LTE-Advanced and the Evolution to 4G Cellular Systems
In the last two decades, the relevance of cellular systems in our society has grown extremely fast, a fact that is reflected by the high speed at which their supporting technologies have been developed. The Third Generation Partnership Project (3GPP) assumed the task of studying and choosing candidate technologies for Universal Mobile Telephone Systems (UMTS), which is probably now the most representative technology of “third generation” (3G) wireless networks. Early packet-based 3G systems did not immediately meet the original data rate targets defined in the International Mobile Telecommunications 2000 project (IMT-2000) by the Universal Telecommunications Union Radiocommunications Sector (ITU-R), so a series of improvements were introduced to the basic UMTS systems. These improvements led to the High Speed Packet Access (HSPA) standard that completed the work towards what is known as 3.5G.
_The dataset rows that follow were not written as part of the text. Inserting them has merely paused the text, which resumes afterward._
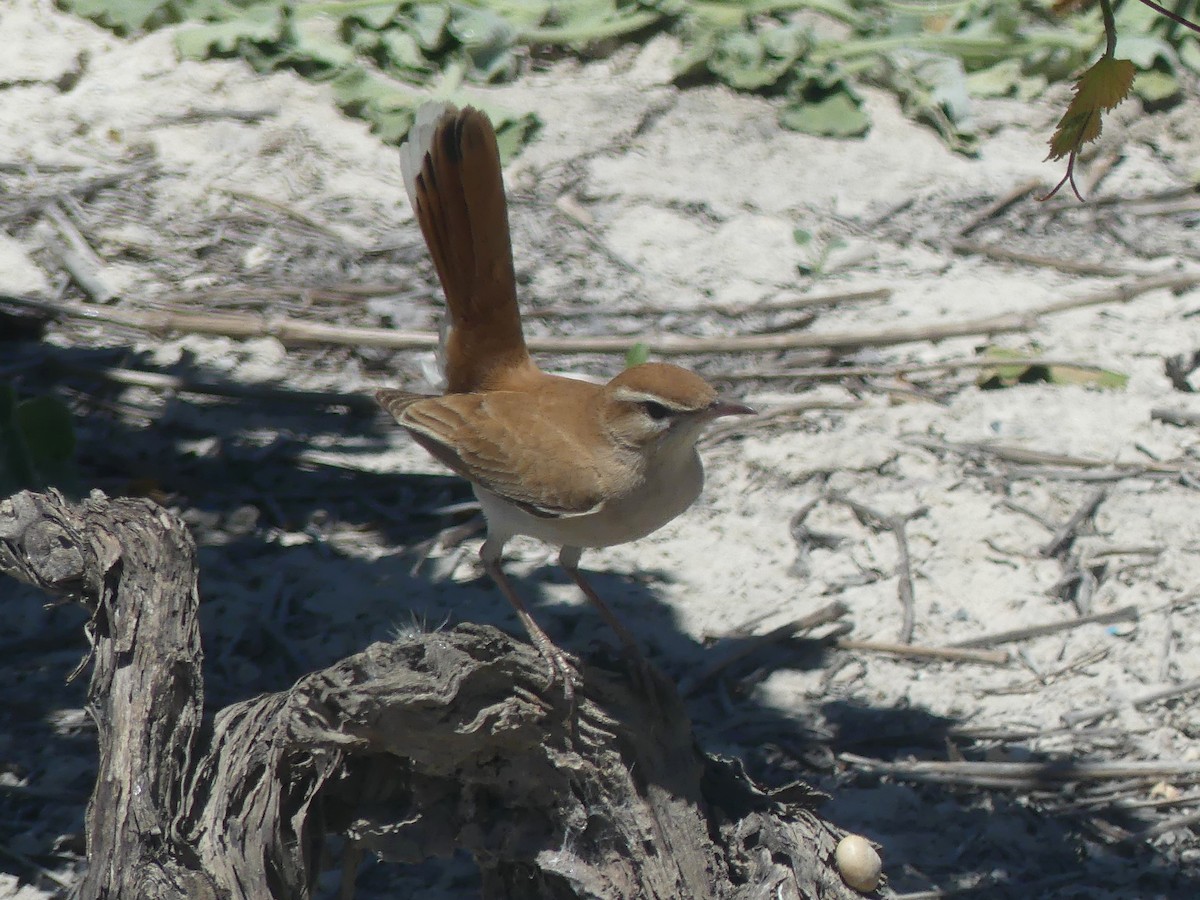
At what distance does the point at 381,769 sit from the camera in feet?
10.3

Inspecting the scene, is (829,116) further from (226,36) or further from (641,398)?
(641,398)

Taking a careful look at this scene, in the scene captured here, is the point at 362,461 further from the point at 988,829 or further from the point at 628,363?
the point at 988,829

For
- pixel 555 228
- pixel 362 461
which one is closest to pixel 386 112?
pixel 555 228

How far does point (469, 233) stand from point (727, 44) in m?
4.60

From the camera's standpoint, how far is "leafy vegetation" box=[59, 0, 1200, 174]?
8125mm

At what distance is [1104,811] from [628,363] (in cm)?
271

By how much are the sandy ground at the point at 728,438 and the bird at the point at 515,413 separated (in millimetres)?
764

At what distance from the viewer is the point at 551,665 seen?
10.5 ft

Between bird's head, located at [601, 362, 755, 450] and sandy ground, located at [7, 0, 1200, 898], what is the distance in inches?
44.1

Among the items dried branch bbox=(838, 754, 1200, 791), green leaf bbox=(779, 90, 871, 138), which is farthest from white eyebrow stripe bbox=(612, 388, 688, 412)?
green leaf bbox=(779, 90, 871, 138)

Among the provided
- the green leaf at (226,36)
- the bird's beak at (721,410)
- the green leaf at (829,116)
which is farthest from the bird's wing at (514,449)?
the green leaf at (226,36)

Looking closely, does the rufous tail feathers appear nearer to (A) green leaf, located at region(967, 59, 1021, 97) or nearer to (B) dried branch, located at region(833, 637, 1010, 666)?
(B) dried branch, located at region(833, 637, 1010, 666)

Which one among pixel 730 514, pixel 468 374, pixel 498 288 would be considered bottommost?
pixel 730 514

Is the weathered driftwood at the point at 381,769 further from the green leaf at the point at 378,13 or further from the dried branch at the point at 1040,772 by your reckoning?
the green leaf at the point at 378,13
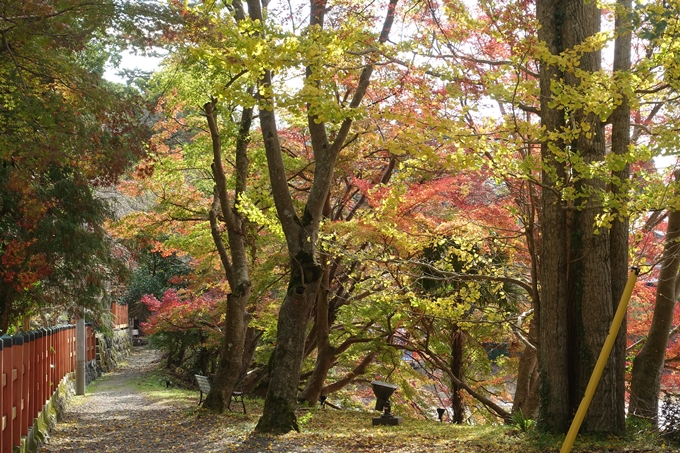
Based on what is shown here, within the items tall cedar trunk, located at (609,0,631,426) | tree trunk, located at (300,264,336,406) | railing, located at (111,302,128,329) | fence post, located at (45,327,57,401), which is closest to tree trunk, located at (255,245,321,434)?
tree trunk, located at (300,264,336,406)

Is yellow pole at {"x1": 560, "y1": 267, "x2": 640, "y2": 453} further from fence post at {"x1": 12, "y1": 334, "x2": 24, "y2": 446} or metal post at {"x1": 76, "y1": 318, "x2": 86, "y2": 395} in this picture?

The necessity for a major evolution of UMTS became evident with the emergence of the IEEE 802.16e standard (Mobile WiMAX). The 3GPP group initiated the development of Long Term Evolution (LTE) by setting its requirements in 2005, which mainly included reduced bit cost, increased peak data rates and spectral efficiency, scalable bandwidth and low latency. Work began both on the radio access and core network: a new air interface based on Orthogonal Frequency Division Multiplexing (OFDM) and multiple antenna techniques was envisioned and it was combined with a flat all-IP packet core essential for the delivery of higher throughputs. Since the ITU-R had not yet formally defined the 4G framework, these technologies are usually referred to as 3.9G and their commercial deployment is aimed for 2010 and 2011.
In early 2008, the ITU-R had already translated the vision of 4G systems into a set of requirements that defined the IMT-Advanced project by which technologies and systems could be considered as 4G. Important novelties in this set of requirements were the inclusion of explicit targets for average and cell edge throughput, not reflected in IMT-2000. An open call for candidate technologies was held during the following two years and no fewer than six technologies were submitted seeking for approval. LTE-Advanced, a further evolution of modern cellular systems based on LTE, is the candidate technology submitted by 3GPP with several solution proposals that address each of the IMT-Advanced requirements.
This project is focused on the technologies, research areas and challenges regarding LTE-Advanced and other next generation cellular systems that will enable the 4G and beyond family of standards.